Cette métairie du fief de St-Georges avait une surface de terre de 50 arpents, soit 35 hectares environ. Au sein de la métairie était construite une halle cendrière avec un four en voûte pour la fabrication du gros verre.

Parmi les différents corps de métier qui travaillaient dans cette verrerie, le maître tiseur réalisait au four la boule de verre fondu qui sera donnée à façonner au maître verrier. Un certain Jehan Chesneau était tiseur à la Verrerie en 1606. Les maîtres verriers normands de Cacqueray et de Brossard produiront du gros verre à la Verrerie de St-Georges-de-la-Couée au milieu du XVIIe siècle.

Voici comment est décrite la métairie en 1641 dans l’aveu que Jeanne de Harlay fit au baron de Lucé.

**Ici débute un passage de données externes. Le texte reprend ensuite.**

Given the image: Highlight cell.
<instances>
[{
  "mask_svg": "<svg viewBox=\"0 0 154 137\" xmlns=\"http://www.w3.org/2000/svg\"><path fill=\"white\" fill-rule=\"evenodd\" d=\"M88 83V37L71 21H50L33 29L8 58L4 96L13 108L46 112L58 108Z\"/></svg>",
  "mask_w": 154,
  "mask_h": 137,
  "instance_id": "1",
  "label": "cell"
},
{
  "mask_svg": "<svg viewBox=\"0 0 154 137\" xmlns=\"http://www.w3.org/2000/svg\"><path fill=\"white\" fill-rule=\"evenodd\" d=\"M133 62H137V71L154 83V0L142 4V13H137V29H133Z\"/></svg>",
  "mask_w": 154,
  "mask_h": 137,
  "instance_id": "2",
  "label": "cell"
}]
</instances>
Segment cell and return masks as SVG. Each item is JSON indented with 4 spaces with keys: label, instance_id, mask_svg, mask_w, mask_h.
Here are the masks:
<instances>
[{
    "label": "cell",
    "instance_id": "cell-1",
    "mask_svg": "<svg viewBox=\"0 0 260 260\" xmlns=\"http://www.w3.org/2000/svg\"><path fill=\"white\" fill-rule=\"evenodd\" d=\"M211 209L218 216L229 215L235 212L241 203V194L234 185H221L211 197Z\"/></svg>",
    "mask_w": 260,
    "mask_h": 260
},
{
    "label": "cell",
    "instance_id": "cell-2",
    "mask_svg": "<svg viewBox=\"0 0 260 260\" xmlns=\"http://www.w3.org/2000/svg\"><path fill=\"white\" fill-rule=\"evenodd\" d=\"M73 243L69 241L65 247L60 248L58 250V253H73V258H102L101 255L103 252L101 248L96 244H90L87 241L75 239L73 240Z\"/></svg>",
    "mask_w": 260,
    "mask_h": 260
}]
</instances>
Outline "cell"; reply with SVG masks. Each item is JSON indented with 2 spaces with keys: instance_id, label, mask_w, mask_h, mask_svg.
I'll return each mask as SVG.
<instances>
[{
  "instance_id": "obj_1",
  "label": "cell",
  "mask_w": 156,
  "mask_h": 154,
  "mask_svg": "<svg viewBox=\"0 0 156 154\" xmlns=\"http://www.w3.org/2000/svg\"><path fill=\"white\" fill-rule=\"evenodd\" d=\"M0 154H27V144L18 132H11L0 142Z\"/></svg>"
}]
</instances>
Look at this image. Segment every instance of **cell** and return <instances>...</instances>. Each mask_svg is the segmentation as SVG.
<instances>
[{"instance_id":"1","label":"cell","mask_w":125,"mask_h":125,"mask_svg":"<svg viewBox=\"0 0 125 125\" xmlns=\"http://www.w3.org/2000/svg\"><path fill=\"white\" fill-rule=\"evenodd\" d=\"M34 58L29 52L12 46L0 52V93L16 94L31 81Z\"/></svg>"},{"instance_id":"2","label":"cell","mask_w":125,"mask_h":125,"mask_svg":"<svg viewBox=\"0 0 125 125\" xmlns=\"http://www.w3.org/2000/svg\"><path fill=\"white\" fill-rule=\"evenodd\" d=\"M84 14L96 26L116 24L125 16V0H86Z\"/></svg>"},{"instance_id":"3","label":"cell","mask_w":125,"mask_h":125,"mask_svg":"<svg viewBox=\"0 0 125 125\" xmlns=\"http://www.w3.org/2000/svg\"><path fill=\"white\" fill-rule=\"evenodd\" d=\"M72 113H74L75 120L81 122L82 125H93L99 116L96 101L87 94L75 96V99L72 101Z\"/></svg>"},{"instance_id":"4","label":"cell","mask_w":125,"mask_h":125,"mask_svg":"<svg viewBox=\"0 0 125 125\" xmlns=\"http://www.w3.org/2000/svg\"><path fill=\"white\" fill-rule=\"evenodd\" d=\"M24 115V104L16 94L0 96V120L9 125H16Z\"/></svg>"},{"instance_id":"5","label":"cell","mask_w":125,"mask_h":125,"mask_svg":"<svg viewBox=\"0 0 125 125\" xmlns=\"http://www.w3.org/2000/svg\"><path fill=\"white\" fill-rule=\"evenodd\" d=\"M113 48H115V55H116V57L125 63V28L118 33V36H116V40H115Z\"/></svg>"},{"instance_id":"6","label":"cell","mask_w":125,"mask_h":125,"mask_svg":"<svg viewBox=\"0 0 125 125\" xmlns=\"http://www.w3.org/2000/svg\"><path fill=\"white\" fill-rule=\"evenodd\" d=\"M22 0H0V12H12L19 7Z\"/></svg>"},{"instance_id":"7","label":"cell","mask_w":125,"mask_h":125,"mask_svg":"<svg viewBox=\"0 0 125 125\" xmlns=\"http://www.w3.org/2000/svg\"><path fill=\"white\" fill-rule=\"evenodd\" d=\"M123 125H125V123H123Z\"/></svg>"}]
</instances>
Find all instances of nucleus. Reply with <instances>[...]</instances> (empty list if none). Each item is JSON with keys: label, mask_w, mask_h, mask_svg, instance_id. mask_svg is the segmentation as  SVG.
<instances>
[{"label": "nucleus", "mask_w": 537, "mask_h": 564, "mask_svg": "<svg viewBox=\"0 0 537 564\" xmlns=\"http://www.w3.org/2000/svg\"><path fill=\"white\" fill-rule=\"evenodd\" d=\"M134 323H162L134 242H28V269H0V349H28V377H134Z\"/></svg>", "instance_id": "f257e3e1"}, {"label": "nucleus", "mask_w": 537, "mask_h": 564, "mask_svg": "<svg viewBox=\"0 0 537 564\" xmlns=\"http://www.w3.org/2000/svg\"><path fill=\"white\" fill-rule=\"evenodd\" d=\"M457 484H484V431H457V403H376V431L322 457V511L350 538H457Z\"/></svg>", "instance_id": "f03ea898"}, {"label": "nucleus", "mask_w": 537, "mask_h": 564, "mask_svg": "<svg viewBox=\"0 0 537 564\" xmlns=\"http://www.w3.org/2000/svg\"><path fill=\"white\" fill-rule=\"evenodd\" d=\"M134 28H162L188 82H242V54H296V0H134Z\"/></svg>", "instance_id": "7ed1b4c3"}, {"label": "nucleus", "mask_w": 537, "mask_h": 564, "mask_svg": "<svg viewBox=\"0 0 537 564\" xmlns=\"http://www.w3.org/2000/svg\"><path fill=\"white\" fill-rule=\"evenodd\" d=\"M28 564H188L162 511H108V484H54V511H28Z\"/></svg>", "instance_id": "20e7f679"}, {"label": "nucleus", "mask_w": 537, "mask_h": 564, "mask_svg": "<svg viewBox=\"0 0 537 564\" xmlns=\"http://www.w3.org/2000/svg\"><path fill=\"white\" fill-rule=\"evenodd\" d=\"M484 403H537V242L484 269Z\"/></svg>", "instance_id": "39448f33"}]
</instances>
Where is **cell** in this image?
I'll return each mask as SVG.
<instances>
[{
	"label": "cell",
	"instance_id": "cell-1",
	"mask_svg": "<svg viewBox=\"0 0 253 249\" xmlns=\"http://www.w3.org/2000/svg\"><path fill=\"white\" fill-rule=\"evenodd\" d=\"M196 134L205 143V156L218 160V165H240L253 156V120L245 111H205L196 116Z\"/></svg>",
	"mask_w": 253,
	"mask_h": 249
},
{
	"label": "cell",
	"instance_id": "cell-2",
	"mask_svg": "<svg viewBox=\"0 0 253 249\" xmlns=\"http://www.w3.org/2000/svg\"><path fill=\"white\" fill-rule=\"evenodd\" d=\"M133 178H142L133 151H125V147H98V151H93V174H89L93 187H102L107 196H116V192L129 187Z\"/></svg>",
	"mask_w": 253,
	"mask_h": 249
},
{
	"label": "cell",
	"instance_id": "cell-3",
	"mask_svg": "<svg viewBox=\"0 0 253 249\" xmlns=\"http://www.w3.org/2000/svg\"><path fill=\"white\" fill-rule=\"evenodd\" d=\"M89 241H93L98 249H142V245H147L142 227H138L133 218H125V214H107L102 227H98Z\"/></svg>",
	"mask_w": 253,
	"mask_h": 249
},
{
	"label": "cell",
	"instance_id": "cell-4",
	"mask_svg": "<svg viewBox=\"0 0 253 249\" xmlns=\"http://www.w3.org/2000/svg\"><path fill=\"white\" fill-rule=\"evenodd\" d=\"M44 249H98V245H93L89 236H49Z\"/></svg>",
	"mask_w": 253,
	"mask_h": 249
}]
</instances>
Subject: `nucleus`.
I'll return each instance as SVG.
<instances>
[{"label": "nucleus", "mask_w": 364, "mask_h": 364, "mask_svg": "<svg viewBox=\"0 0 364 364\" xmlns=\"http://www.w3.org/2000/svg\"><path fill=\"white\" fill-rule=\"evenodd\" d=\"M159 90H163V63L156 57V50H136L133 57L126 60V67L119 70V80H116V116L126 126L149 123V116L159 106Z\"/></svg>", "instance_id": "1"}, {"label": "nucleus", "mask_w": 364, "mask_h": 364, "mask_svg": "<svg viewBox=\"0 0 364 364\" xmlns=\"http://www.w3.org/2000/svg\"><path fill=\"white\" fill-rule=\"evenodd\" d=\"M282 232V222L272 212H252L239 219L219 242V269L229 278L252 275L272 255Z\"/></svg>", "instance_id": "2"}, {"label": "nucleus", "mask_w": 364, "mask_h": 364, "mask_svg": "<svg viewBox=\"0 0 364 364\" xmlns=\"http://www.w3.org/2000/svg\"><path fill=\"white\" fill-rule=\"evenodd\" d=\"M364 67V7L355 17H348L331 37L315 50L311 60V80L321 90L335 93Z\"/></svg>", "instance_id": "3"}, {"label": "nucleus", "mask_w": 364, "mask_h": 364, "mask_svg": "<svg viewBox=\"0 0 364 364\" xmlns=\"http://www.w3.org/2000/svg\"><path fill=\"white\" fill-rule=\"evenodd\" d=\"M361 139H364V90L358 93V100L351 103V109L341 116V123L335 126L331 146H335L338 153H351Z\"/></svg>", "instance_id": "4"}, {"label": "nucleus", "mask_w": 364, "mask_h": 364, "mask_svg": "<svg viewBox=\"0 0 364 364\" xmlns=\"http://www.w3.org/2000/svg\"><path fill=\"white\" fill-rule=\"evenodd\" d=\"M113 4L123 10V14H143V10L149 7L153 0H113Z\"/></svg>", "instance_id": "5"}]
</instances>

La métairie de la Veroye[1]

 Item Ma métairie de la Veroye, érigée de nouveau[2], consistant en maison manable avec un cellier et étable au bout, jardin, cours et issues, contenant le tout ensemble demi arpent ou environ, joignant d’un côté à ma dite métairie de la Ferranderie, d’autre côté et d’un bout au dit chemin pour aller du dit lieu au dit St-Fraimbault, d’autre côté aux fossés de ma dite forêt, le chemin entre deux, au-dedans desquels confrontations est à présent édifiée une halle cendrière[3], avec une chambre à feu, dans laquelle halle l’on fait à présent de gros verres.

[1] Actuel lieu-dit de la Verrerie.

[2] Cette métairie est en 1641 reconstruite depuis peu, ce qui explique que nous ne la trouvons pas dans l’aveu de Thomas de Clermont en 1581.

[3] Sous la halle étaient récupérées les cendres des foyers pour les épandre sur les champs comme engrais.